▸ Problem details: What is needed is an exact copy of the entries below, from the line that contains "Evaluating select_region(0, 346, 1270, 952): sunlit" through the final line, both included, and nothing else.

(Dataset items)
__________

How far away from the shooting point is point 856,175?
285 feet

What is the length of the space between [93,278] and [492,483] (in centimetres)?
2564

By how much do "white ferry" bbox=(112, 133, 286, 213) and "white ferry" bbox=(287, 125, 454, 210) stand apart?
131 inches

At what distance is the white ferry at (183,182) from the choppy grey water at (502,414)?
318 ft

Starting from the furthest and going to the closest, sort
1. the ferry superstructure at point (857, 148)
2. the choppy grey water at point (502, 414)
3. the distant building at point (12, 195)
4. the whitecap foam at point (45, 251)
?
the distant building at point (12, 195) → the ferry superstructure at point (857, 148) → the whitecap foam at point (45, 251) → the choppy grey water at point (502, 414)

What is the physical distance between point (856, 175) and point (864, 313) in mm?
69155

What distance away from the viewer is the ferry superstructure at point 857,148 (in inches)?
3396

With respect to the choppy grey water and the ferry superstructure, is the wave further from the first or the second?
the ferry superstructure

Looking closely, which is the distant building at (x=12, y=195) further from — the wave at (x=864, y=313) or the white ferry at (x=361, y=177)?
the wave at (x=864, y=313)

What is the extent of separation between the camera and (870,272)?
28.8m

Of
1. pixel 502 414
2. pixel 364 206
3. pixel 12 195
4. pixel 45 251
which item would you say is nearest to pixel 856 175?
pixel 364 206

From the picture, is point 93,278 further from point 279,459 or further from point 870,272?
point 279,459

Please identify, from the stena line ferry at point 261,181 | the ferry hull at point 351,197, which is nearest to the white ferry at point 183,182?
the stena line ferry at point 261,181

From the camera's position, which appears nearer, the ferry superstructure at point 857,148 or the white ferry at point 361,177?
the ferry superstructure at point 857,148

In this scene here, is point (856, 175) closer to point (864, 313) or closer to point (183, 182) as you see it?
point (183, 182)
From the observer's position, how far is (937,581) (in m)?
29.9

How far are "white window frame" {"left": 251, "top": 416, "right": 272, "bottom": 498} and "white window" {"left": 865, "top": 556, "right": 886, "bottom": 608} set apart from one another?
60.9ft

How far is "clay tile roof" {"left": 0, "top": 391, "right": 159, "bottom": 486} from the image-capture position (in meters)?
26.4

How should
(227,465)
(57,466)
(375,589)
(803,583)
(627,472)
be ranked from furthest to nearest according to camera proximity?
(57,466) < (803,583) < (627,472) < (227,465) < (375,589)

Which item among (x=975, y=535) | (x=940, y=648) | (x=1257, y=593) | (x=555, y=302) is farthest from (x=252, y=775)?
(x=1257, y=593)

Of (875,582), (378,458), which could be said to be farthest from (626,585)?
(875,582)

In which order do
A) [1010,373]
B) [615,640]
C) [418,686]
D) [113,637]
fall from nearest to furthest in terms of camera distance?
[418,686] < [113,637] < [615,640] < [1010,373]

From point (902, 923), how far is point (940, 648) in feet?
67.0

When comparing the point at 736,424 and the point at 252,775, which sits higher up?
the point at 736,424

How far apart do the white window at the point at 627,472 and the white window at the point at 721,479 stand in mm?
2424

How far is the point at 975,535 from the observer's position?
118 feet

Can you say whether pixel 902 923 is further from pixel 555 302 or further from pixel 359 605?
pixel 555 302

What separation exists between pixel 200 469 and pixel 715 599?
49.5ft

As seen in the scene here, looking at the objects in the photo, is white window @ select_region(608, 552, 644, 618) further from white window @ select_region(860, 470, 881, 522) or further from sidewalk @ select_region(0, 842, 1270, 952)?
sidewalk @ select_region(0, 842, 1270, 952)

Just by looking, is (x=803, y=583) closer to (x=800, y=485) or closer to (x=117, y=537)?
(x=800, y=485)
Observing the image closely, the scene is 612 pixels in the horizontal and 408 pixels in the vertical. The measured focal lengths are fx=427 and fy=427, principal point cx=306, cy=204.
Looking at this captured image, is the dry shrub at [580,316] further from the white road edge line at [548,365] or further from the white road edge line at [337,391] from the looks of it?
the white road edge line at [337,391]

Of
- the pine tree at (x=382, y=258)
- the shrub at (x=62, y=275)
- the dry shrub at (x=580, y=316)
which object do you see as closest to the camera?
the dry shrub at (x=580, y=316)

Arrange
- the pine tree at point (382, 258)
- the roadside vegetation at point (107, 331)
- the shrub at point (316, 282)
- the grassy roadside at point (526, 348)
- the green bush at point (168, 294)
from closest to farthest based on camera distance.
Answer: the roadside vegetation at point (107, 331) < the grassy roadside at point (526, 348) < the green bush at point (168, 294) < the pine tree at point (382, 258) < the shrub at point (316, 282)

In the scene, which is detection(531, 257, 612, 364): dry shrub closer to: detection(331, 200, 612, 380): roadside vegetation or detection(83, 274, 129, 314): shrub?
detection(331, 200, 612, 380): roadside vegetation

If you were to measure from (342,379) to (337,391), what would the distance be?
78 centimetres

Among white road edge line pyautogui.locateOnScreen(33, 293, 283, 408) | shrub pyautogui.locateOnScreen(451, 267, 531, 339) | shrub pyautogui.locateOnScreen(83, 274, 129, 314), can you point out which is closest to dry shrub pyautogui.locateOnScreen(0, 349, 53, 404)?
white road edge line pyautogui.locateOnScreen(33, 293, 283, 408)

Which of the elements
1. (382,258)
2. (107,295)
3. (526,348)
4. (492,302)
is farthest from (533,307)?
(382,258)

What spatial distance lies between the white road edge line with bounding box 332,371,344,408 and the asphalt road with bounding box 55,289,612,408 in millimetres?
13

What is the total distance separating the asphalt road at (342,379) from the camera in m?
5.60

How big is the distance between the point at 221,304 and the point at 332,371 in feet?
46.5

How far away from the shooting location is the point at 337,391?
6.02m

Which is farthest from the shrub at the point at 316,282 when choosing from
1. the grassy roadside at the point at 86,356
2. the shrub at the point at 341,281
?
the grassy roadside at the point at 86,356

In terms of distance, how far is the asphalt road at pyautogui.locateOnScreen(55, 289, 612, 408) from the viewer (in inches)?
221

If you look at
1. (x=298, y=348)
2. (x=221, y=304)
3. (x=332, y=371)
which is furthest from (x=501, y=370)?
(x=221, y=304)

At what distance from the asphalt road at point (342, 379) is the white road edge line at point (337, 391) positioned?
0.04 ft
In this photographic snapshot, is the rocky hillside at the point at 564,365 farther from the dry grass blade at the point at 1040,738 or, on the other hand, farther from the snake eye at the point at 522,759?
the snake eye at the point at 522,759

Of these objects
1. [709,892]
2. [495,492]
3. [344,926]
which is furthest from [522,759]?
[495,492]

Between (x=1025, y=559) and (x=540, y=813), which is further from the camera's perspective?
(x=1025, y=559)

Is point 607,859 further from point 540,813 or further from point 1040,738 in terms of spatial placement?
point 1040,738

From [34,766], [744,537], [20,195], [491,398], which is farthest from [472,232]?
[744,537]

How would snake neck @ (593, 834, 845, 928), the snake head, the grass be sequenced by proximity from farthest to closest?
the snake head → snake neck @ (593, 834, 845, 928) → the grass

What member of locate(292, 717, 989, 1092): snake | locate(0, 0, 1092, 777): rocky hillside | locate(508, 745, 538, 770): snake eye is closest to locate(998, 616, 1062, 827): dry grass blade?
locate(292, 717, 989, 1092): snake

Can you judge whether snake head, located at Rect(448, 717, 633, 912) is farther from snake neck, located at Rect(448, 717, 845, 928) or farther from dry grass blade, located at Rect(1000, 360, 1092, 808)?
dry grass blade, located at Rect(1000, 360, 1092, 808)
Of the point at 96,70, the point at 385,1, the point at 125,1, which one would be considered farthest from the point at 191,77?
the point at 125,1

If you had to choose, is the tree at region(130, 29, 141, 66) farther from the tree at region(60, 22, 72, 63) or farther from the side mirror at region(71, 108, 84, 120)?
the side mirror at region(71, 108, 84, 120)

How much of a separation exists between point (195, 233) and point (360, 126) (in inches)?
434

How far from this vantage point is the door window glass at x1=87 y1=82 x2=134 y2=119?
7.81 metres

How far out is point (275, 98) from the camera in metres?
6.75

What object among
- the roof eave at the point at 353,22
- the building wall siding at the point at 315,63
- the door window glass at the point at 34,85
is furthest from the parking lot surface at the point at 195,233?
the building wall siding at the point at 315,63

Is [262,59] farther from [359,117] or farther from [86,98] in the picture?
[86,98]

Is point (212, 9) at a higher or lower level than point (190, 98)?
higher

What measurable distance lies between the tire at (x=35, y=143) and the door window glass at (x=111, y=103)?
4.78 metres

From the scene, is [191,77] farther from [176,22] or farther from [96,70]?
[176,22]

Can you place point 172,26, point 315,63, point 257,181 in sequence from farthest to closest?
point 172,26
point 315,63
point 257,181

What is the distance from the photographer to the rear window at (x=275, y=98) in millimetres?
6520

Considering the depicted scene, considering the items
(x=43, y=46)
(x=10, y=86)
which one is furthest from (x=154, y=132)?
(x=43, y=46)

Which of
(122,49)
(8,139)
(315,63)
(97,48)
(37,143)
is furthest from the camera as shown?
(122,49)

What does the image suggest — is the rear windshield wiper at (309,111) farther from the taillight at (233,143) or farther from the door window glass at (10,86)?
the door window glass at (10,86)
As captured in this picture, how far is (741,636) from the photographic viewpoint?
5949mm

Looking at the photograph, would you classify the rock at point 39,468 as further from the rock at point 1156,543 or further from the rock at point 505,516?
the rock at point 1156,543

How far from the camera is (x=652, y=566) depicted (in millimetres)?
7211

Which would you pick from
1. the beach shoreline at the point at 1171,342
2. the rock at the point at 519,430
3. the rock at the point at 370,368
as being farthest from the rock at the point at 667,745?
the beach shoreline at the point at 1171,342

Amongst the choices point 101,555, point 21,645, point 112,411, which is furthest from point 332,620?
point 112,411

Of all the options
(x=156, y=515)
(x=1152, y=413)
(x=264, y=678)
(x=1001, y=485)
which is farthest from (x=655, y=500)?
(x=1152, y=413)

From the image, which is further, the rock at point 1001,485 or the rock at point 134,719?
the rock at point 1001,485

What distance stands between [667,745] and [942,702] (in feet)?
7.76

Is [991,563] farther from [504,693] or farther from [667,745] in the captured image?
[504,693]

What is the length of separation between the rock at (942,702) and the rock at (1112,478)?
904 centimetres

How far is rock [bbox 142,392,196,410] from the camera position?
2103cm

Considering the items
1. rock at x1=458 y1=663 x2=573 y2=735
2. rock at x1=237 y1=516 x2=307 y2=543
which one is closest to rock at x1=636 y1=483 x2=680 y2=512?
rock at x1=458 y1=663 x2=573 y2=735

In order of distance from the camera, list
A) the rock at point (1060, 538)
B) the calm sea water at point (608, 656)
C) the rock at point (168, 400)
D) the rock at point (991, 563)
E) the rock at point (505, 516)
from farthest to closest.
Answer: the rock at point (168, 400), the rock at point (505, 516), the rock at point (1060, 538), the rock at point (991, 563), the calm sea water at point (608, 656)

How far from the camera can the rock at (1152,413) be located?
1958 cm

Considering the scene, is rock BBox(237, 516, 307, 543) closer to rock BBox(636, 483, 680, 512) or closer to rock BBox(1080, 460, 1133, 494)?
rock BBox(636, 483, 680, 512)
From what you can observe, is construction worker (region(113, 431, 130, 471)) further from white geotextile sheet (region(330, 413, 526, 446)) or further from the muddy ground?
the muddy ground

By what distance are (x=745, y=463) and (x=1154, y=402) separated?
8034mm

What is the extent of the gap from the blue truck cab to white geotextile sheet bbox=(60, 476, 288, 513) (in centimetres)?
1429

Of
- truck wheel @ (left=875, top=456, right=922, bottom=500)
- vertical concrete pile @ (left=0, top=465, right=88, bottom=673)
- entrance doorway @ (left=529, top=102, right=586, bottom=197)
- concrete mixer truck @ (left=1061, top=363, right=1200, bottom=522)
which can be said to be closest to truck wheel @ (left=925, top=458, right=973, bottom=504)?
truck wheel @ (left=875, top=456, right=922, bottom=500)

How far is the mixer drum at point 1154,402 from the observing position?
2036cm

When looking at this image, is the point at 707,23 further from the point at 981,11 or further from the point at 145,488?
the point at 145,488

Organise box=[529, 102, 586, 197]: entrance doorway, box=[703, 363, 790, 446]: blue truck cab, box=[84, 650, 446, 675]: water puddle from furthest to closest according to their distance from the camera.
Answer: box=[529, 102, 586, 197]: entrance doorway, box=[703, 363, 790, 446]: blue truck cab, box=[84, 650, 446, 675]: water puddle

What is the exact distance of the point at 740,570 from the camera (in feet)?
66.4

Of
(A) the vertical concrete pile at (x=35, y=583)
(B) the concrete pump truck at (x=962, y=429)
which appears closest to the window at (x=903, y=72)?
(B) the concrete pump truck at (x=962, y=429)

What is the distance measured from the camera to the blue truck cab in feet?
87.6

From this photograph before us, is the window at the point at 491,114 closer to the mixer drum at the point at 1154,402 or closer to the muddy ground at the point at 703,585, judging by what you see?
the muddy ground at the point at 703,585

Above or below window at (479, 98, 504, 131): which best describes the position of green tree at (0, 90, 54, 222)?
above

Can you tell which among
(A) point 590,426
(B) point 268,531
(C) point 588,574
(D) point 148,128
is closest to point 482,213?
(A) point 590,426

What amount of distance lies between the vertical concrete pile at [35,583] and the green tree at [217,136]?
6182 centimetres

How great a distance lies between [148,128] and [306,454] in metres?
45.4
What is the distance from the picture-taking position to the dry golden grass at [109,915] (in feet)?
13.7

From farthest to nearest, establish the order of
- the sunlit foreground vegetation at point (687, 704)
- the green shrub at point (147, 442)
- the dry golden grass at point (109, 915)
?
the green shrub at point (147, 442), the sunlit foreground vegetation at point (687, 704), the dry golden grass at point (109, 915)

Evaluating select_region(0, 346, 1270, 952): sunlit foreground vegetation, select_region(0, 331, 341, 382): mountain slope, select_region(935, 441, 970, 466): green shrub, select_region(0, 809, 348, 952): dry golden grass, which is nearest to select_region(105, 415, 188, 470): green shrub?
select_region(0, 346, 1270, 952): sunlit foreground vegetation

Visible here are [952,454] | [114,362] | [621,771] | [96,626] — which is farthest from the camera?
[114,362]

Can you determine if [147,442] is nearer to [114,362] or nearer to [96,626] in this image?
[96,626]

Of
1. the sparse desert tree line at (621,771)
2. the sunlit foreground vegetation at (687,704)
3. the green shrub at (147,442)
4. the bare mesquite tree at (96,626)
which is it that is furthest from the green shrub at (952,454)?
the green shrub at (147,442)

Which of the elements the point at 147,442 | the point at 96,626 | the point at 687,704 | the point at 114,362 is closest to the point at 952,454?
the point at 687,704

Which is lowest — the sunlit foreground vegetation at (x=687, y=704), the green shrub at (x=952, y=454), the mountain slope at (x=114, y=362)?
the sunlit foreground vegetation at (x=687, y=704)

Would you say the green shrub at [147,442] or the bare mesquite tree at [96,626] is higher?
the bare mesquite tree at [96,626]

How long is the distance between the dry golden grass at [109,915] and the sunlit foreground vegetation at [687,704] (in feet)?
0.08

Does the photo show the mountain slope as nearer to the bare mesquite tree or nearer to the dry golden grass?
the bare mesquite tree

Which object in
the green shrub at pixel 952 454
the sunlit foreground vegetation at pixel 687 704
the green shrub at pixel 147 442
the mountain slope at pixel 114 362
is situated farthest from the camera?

__________

▸ Reply:
Evaluating select_region(0, 346, 1270, 952): sunlit foreground vegetation, select_region(0, 331, 341, 382): mountain slope, select_region(935, 441, 970, 466): green shrub, select_region(0, 809, 348, 952): dry golden grass, which is nearest to select_region(105, 415, 188, 470): green shrub?
select_region(0, 346, 1270, 952): sunlit foreground vegetation

Visible here are [952,454] | [114,362] | [621,771] | [96,626] — which is farthest from the camera?
[114,362]

Can you determine if [147,442] is nearer to [114,362] or nearer to [96,626] in this image?
[96,626]

Of
1. the sparse desert tree line at (621,771)
2. the sunlit foreground vegetation at (687,704)
3. the green shrub at (147,442)
4. the bare mesquite tree at (96,626)
which is it that is furthest from the green shrub at (952,454)?
the green shrub at (147,442)

Which of the elements the point at 147,442 | the point at 96,626 | the point at 687,704 | the point at 114,362 is closest to the point at 952,454?
the point at 687,704

Which is lowest — the sunlit foreground vegetation at (x=687, y=704), the green shrub at (x=952, y=454), the mountain slope at (x=114, y=362)?
the sunlit foreground vegetation at (x=687, y=704)

Would you say the green shrub at [147,442] or the bare mesquite tree at [96,626] is higher?
the bare mesquite tree at [96,626]

How long is the distance between the dry golden grass at [109,915] and the sunlit foreground vegetation at [687,704] (in feet)?
0.08

Does the photo show the mountain slope as nearer to the bare mesquite tree or nearer to the dry golden grass?
the bare mesquite tree

Which object in
the green shrub at pixel 952 454
the sunlit foreground vegetation at pixel 687 704
the green shrub at pixel 147 442
the mountain slope at pixel 114 362
is situated farthest from the camera?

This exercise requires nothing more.